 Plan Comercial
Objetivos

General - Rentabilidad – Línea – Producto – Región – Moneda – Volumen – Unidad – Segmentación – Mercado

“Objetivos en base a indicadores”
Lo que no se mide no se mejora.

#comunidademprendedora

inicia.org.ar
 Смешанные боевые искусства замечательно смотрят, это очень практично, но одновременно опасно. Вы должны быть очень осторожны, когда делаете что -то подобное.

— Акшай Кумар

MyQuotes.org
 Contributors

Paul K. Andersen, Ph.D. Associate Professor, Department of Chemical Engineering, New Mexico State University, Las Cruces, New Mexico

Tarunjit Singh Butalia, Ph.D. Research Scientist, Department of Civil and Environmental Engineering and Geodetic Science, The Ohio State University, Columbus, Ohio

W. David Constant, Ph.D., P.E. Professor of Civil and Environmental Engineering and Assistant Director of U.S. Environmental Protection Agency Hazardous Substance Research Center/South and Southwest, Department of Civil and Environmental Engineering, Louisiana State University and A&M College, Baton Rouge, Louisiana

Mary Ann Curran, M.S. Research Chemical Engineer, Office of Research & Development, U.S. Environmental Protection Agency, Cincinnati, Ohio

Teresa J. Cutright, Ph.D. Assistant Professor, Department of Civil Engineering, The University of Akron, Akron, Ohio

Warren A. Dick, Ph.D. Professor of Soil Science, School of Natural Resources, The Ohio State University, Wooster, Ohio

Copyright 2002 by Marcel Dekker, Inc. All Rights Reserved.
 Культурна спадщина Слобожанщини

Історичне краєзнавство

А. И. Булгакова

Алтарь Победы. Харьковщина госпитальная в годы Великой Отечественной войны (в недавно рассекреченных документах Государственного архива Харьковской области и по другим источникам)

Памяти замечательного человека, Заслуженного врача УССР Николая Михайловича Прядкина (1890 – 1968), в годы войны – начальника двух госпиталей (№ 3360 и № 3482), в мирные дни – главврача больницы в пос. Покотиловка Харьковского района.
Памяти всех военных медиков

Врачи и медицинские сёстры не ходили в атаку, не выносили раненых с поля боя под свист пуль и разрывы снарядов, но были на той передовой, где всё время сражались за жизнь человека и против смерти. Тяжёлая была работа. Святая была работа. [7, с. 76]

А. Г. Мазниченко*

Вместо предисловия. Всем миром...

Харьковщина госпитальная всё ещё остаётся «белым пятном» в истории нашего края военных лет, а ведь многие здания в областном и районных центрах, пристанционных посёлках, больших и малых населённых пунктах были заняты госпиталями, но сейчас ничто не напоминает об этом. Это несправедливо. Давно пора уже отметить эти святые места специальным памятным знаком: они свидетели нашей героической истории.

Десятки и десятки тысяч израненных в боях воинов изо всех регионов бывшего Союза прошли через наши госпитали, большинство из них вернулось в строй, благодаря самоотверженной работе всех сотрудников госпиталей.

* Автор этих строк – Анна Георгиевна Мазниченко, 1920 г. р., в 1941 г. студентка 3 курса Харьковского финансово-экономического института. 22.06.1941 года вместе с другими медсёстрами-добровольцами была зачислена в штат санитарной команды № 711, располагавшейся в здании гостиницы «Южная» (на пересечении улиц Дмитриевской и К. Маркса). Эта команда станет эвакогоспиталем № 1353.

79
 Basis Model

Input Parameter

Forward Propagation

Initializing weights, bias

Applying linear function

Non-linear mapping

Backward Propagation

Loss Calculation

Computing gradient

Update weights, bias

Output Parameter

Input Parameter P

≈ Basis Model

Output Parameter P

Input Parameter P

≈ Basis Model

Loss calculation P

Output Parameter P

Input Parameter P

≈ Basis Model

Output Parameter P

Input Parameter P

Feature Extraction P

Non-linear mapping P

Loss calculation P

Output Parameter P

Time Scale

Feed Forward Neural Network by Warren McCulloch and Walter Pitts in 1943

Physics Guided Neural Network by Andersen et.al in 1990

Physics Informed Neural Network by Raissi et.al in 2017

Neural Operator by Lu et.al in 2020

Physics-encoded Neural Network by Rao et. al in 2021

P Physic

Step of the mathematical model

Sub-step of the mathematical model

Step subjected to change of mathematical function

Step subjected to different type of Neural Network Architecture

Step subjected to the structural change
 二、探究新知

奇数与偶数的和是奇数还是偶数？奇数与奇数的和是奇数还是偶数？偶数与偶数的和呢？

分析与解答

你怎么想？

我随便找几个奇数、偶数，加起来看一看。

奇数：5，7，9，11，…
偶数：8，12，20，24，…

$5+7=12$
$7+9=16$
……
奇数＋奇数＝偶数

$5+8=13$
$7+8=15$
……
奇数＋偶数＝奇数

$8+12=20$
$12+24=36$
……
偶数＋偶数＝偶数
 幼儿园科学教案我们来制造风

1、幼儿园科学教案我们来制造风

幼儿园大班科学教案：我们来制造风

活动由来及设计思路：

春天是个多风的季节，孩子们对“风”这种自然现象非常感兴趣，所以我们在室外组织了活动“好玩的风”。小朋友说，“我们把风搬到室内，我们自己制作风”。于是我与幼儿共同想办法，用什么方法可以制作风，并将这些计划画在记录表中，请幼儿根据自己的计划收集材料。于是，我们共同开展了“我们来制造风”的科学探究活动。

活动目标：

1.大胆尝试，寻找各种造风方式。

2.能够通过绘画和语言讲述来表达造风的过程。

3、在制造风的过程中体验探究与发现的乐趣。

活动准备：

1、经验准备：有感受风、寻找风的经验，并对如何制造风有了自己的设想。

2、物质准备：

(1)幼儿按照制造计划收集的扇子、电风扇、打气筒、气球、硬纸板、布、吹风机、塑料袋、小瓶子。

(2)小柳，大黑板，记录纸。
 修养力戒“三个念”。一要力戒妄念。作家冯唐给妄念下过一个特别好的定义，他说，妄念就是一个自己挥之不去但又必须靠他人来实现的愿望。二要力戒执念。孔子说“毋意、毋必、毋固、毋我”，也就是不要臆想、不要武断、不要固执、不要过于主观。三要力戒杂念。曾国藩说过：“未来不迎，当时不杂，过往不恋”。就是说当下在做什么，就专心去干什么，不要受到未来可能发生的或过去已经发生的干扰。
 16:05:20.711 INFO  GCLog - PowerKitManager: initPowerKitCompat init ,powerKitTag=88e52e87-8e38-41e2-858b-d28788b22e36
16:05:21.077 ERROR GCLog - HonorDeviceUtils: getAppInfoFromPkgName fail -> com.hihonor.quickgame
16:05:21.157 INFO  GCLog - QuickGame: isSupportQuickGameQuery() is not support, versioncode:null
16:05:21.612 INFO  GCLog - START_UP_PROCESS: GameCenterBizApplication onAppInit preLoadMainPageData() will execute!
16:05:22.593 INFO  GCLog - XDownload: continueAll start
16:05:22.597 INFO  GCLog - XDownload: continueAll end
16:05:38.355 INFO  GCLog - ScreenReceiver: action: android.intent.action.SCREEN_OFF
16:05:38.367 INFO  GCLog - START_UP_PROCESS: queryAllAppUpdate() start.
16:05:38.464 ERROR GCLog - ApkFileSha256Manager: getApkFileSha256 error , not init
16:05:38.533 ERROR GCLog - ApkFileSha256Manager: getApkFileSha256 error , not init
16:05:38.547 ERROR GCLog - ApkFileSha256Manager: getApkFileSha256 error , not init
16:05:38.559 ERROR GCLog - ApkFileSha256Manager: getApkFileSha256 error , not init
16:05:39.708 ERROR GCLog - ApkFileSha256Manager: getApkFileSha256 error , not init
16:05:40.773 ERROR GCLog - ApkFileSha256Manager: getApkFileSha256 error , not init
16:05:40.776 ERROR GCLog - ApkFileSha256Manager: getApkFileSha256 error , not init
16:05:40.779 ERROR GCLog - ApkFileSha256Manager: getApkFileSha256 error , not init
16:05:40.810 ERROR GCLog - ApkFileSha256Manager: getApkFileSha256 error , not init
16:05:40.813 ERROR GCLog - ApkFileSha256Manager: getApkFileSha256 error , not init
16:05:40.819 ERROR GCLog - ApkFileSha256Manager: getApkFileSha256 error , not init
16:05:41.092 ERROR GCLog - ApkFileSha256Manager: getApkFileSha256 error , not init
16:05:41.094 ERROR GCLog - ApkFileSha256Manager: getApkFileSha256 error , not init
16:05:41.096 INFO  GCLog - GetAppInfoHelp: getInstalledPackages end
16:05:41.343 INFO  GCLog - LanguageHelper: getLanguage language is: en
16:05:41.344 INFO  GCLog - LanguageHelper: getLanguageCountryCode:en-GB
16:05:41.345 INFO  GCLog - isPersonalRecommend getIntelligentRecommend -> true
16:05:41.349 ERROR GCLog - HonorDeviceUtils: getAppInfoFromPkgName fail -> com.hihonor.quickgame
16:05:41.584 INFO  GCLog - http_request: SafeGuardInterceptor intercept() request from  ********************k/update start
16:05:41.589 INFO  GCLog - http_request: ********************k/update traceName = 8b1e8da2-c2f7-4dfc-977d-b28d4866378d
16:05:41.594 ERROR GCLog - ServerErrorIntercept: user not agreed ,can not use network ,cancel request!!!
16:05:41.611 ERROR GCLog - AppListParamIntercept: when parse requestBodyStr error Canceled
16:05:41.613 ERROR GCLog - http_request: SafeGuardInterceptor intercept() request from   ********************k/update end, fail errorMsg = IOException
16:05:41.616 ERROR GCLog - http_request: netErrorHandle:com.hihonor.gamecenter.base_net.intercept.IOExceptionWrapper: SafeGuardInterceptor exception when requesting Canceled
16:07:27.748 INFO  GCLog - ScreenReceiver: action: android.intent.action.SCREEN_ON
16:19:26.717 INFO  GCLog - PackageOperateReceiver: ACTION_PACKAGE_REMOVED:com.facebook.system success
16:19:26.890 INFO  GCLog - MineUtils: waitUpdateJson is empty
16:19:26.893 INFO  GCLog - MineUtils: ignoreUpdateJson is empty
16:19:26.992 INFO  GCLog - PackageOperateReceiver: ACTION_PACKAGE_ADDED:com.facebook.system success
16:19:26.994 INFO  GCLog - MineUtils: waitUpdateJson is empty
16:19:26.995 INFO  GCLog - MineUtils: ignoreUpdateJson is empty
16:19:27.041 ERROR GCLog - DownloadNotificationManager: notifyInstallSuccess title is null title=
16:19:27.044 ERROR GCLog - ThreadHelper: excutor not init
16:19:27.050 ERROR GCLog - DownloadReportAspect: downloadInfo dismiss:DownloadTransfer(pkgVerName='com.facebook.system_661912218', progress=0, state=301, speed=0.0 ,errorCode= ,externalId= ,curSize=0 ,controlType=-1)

.....

Find "Physics Guided Neural" in the entries above and copy that whole line exactly, then each line after it through the line that contains "Step subjected to change".

Physics Guided Neural Network by Andersen et.al in 1990

Physics Informed Neural Network by Raissi et.al in 2017

Neural Operator by Lu et.al in 2020

Physics-encoded Neural Network by Rao et. al in 2021

P Physic

Step of the mathematical model

Sub-step of the mathematical model

Step subjected to change of mathematical function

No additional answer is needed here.